On 8/22/14, 7:09 AM, Miklos Szeredi wrote:
> On Thu, Aug 21, 2014 at 6:09 PM, Maxim Patlasov <MPatlasov@parallels.com> wrote:
>> Synchronous release ensures that kernel fuse reports to userspace exactly
>> last fput(). However, nothing guarantees that last fput() will happen in the
>> context of close(2). So userspace applications must be prepared to the
>> situation when close(2) returned, but processing of FUSE_RELEASE is not
>> completed by fuse daemon yet. To make testing such use cases easier, the
>> patch introduces DISABLE_SYNC_RELEASE mount option which effectively mask out
>> FOPEN_SYNC_RELEASE flag.
>
> Why not make this an INIT flag?  Much easier to add support for in userspace.
== == ==
**Tasks to carry out**
1 – In the FUSE patch discussion, list every identifier that contains an underscore.
2 – According to the FUSE patch discussion, which mount option does the patch introduce?
3 – Rewrite the FUSE patch discussion from "On 8/22/14, 7:09" up to and including "for in userspace.", substituting "user space" for "userspace".
The records have no connection to the FUSE patch discussion.

**Data extract**
== == ==
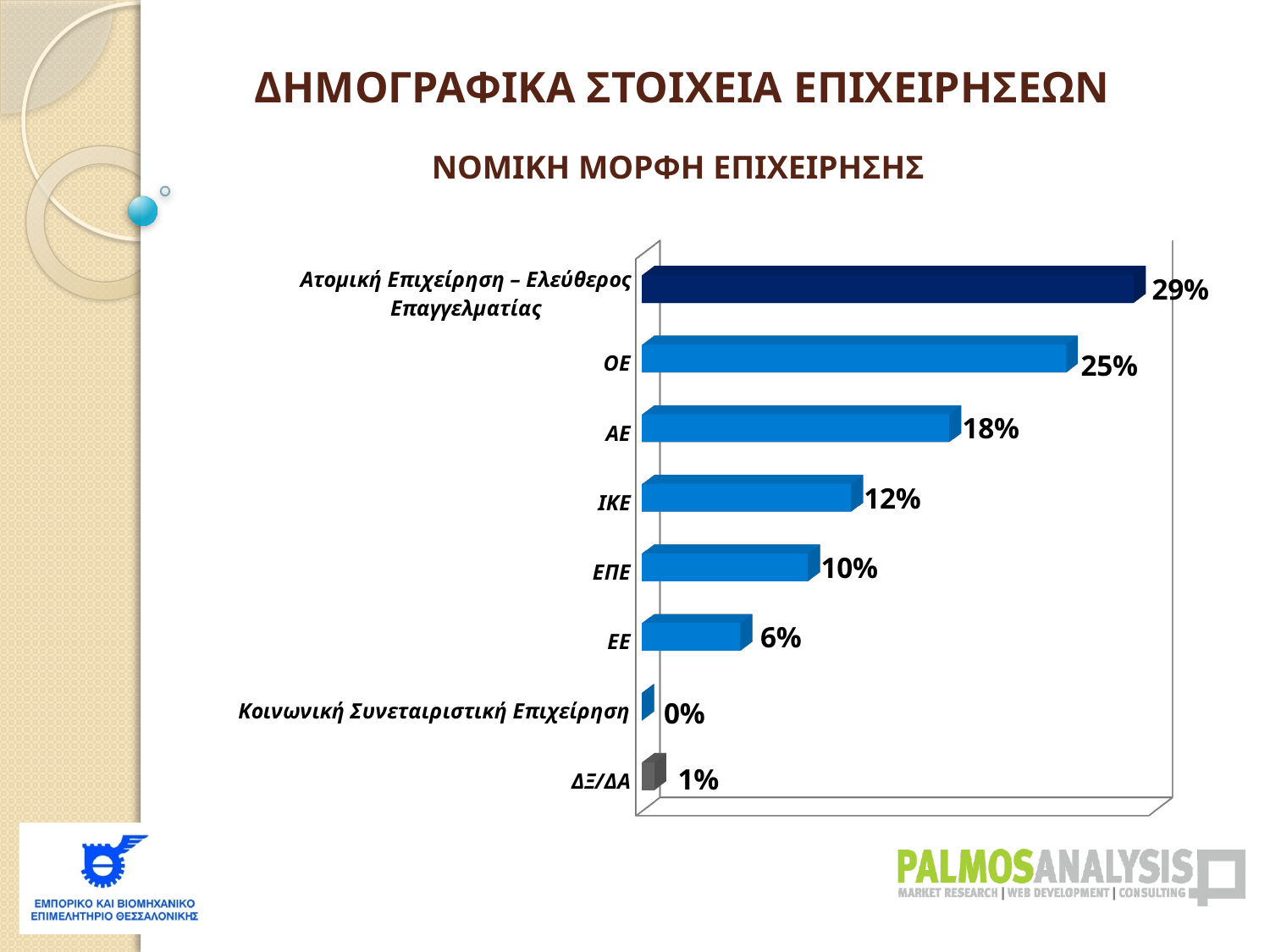
What kind of chart is shown on the slide? Bar chart What is the difference between the values for ΟΕ and ΑΕ? 7% What is the title of the chart? ΝΟΜΙΚΗ ΜΟΡΦΗ ΕΠΙΧΕΙΡΗΣΗΣ Which category has the lowest value? Κοινωνική Συνεταιριστική Επιχείρηση Which category has the highest value? Ατομική Επιχείρηση – Ελεύθερος Επαγγελματίας Which is larger, the value for ΕΠΕ or the value for ΕΕ? ΕΠΕ What is the value for ΙΚΕ? 12% What is the value for ΔΞ/ΔΑ? 1% What is the value for Ατομική Επιχείρηση – Ελεύθερος Επαγγελματίας? 29% What is the difference between the values for ΙΚΕ and ΕΠΕ? 2% How many categories are shown in the chart? 8 What is the value for ΟΕ? 25%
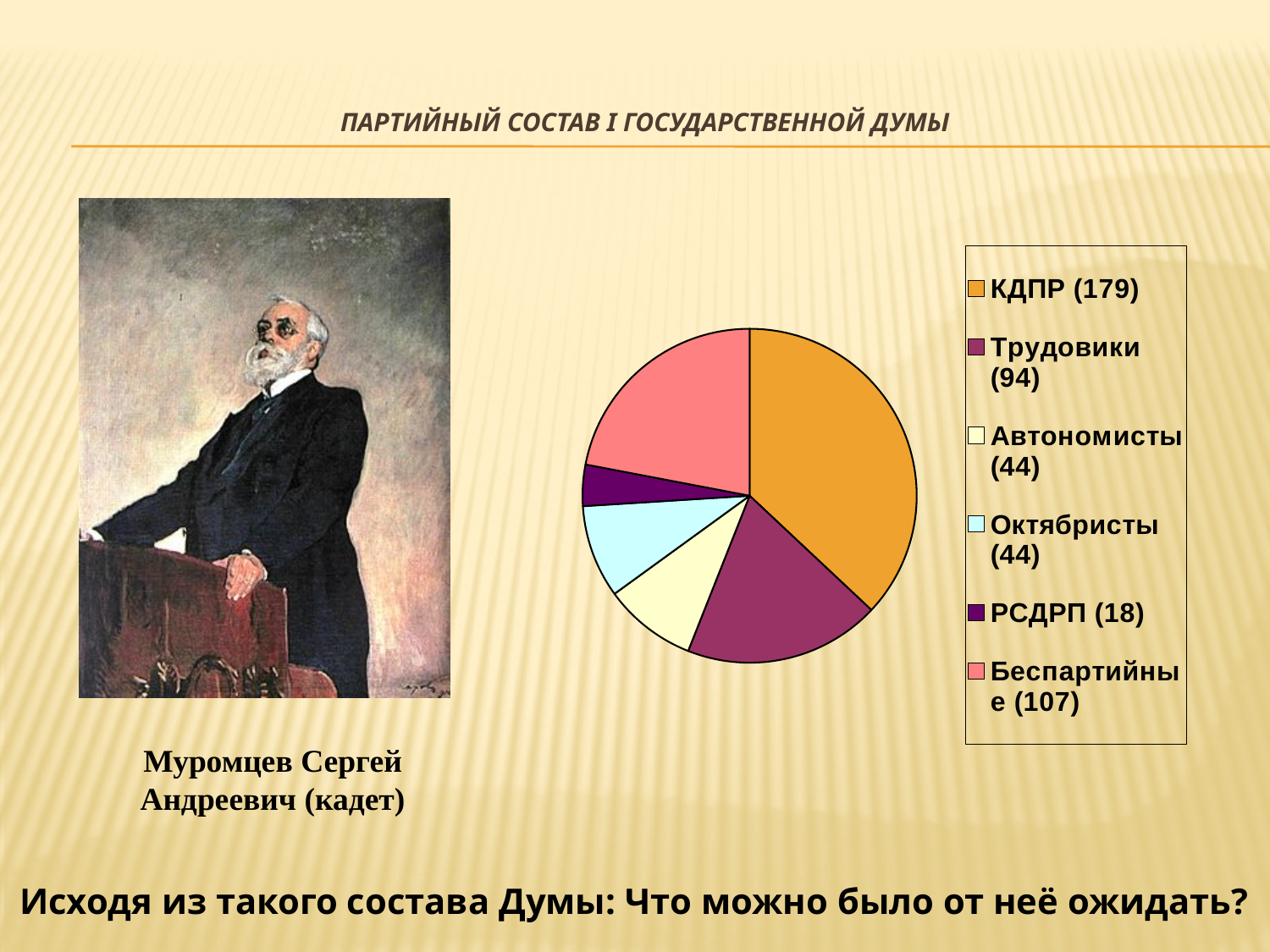
What value is shown for РСДРП? 18 How many seats does the legend give for КДПР? 179 What value is shown for Трудовики in the legend? 94 Which party has the largest slice of the pie? КДПР What is the difference between the values for КДПР and Беспартийные? 72 Which is larger, the value for Трудовики or for Беспартийные? Беспартийные What value is shown for Беспартийные? 107 What kind of chart is shown on the slide? pie chart What is the total of all the values listed in the legend? 486 What colour is the КДПР slice of the pie? orange Which group has the smallest slice of the pie? РСДРП How many categories does the pie chart have? 6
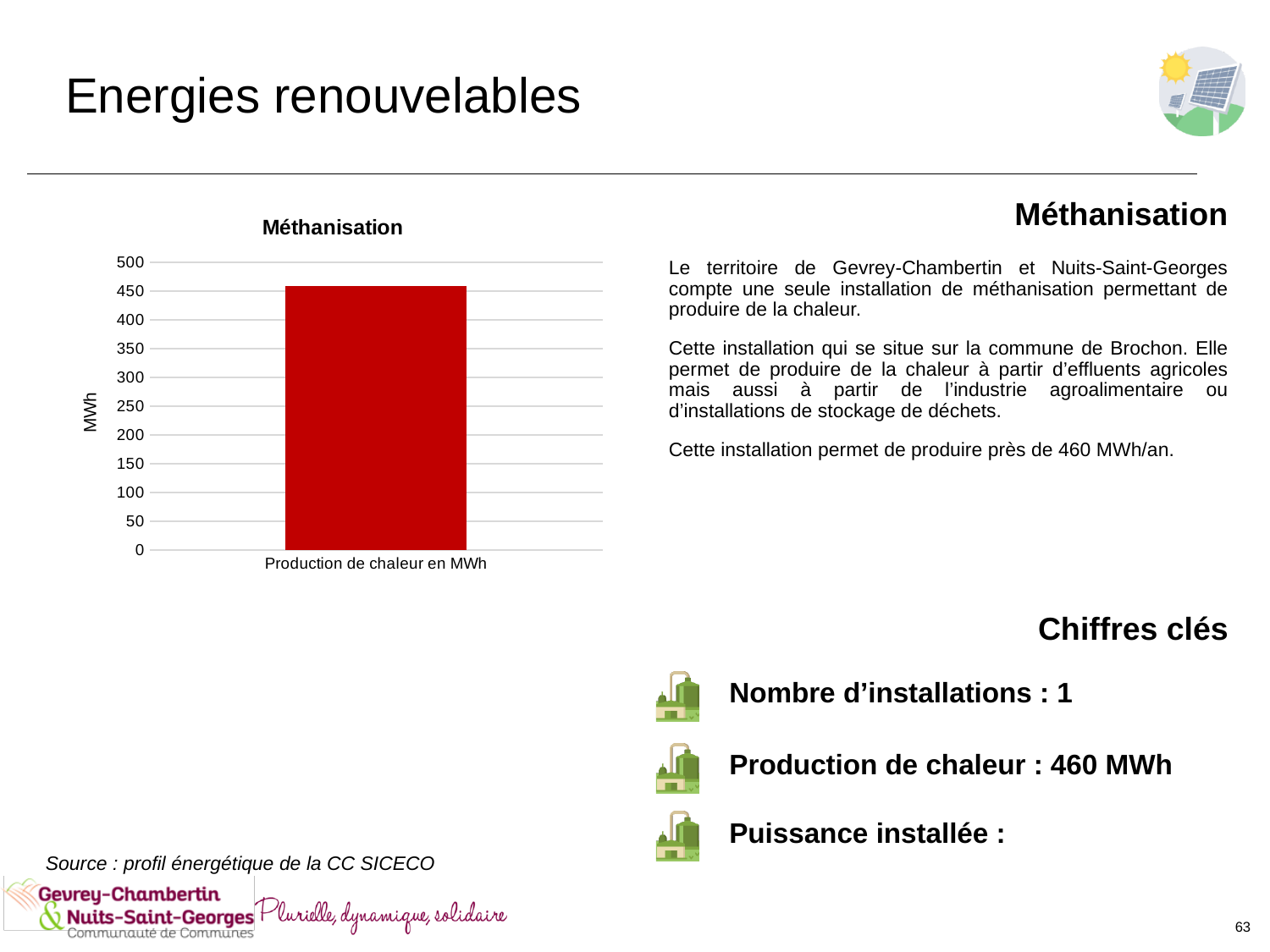
Is the value for Production de chaleur en MWh greater or less than 250? greater What kind of chart is shown on the slide? bar chart Is the value for Production de chaleur en MWh greater or less than 400? greater How many bars does the chart show? 1 What is the maximum value shown on the y axis of the chart? 500 What is the title of the chart? Méthanisation Is the value for Production de chaleur en MWh greater or less than 500? less What is the label of the category on the x axis of the chart? Production de chaleur en MWh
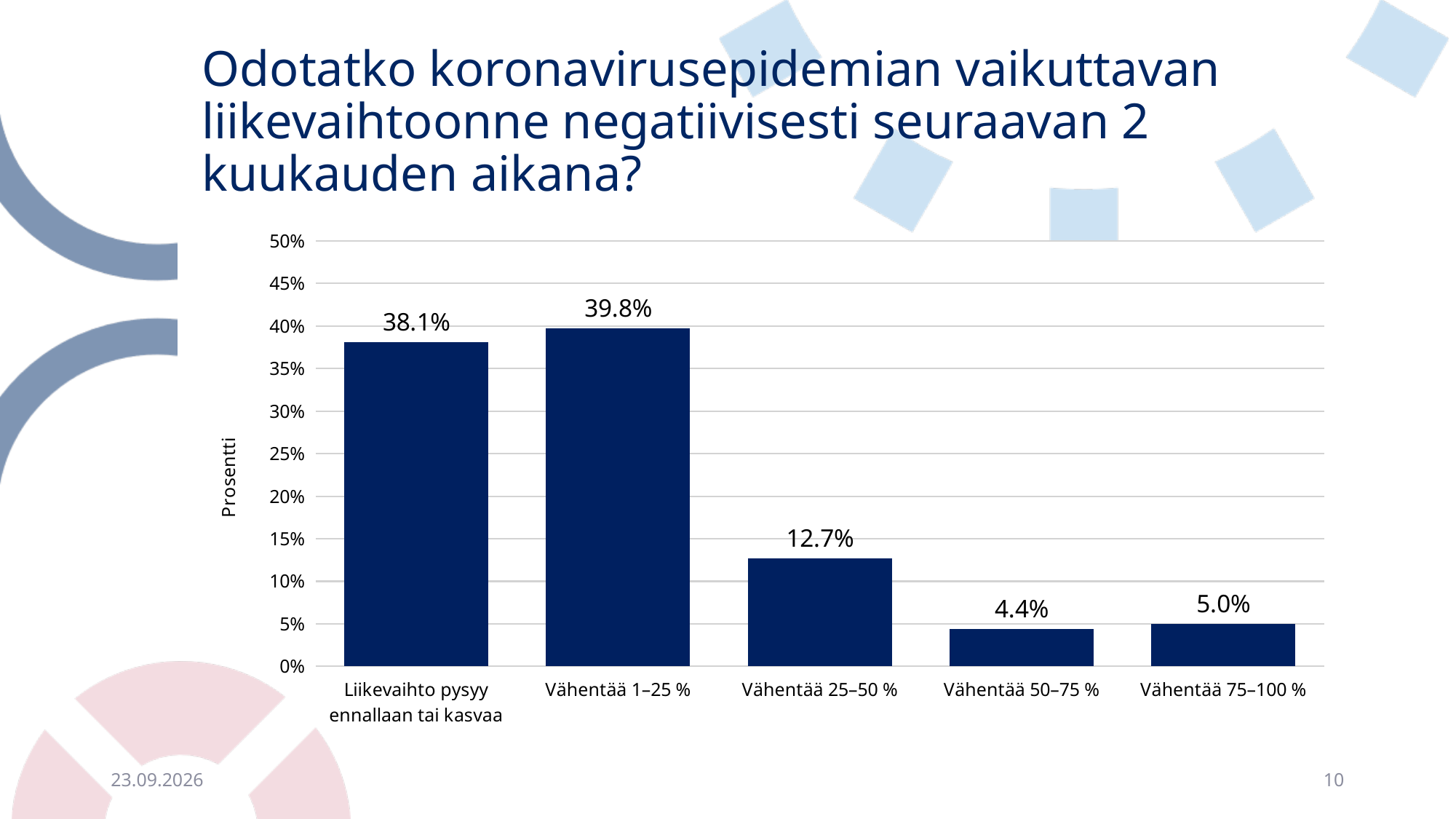
What is the value for "Liikevaihto pysyy ennallaan tai kasvaa"? 38.1% What is the difference between the values for "Vähentää 25–50 %" and "Vähentää 75–100 %"? 7.7% Which category has the lowest value? Vähentää 50–75 % How many categories are shown on the x axis? 5 Which is larger, the value for "Vähentää 25–50 %" or the value for "Vähentää 50–75 %"? Vähentää 25–50 % Which category has the highest value? Vähentää 1–25 % What kind of chart is shown on the slide? Bar chart What is the value for "Vähentää 75–100 %"? 5.0% What is the value for "Vähentää 25–50 %"? 12.7% What is the value for "Vähentää 50–75 %"? 4.4% What is the value for "Vähentää 1–25 %"? 39.8% What is the difference between the values for "Vähentää 1–25 %" and "Liikevaihto pysyy ennallaan tai kasvaa"? 1.7%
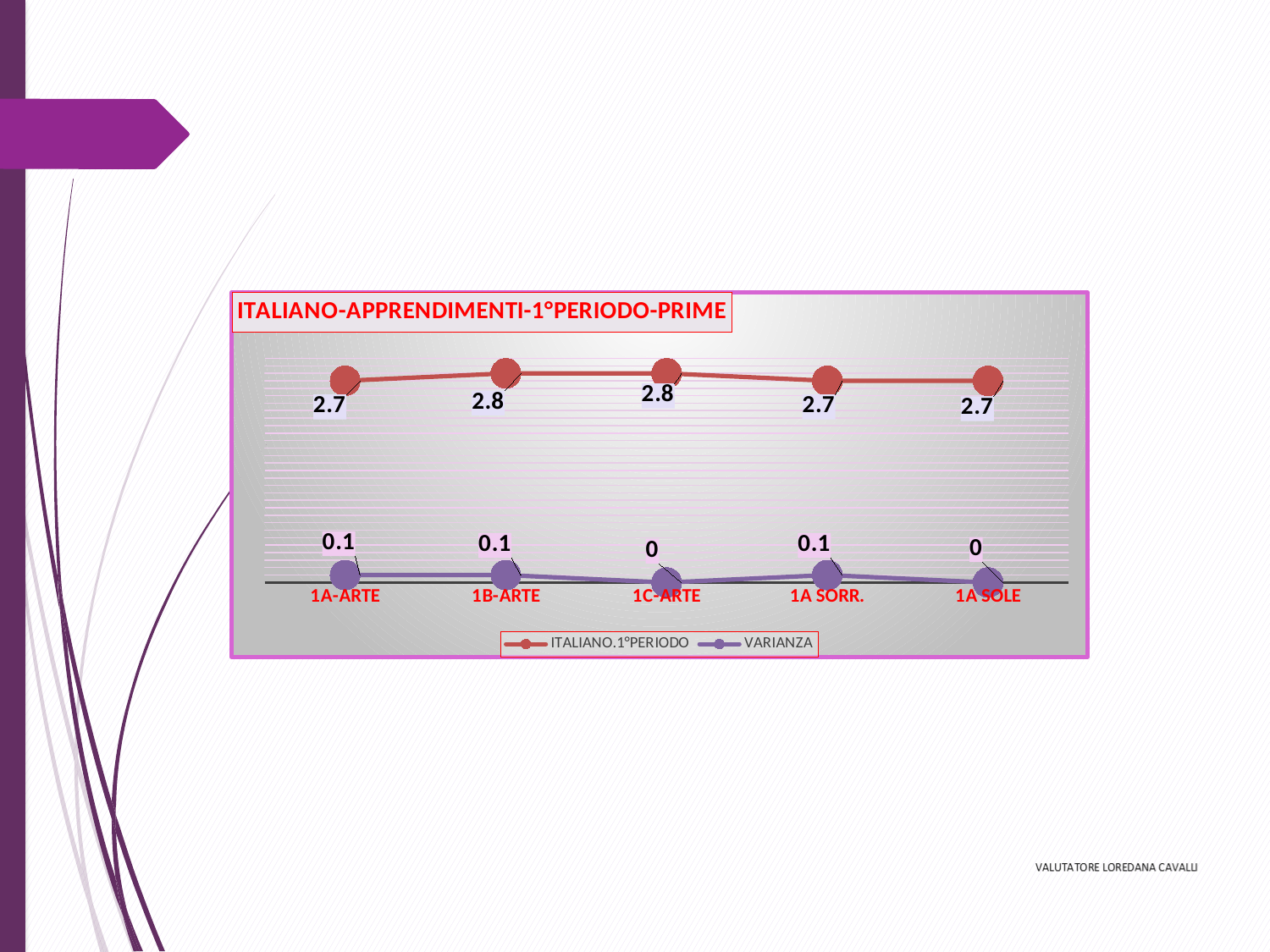
Which categories have the highest ITALIANO.1°PERIODO value? 1B-ARTE and 1C-ARTE Which is larger, the ITALIANO.1°PERIODO value for 1C-ARTE or for 1A SORR.? 1C-ARTE What is the ITALIANO.1°PERIODO value for 1A SOLE? 2.7 What is the VARIANZA value for 1C-ARTE? 0 What is the VARIANZA value for 1A SORR.? 0.1 What is the ITALIANO.1°PERIODO value for 1B-ARTE? 2.8 What is the difference between the ITALIANO.1°PERIODO values for 1B-ARTE and 1A-ARTE? 0.1 What kind of chart is shown on the slide? Line chart Which categories have the lowest VARIANZA value? 1C-ARTE and 1A SOLE What is the title of the chart? ITALIANO-APPRENDIMENTI-1°PERIODO-PRIME How many categories are shown on the x axis? 5 How many series does the legend list? 2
== == ==
**Task results**
1 – FUSE_RELEASE, DISABLE_SYNC_RELEASE, FOPEN_SYNC_RELEASE

2 – DISABLE_SYNC_RELEASE

3 –
On 8/22/14, 7:09 AM, Miklos Szeredi wrote:
> On Thu, Aug 21, 2014 at 6:09 PM, Maxim Patlasov <MPatlasov@parallels.com> wrote:
>> Synchronous release ensures that kernel fuse reports to user space exactly
>> last fput(). However, nothing guarantees that last fput() will happen in the
>> context of close(2). So user space applications must be prepared to the
>> situation when close(2) returned, but processing of FUSE_RELEASE is not
>> completed by fuse daemon yet. To make testing such use cases easier, the
>> patch introduces DISABLE_SYNC_RELEASE mount option which effectively mask out
>> FOPEN_SYNC_RELEASE flag.
>
> Why not make this an INIT flag?  Much easier to add support for in user space.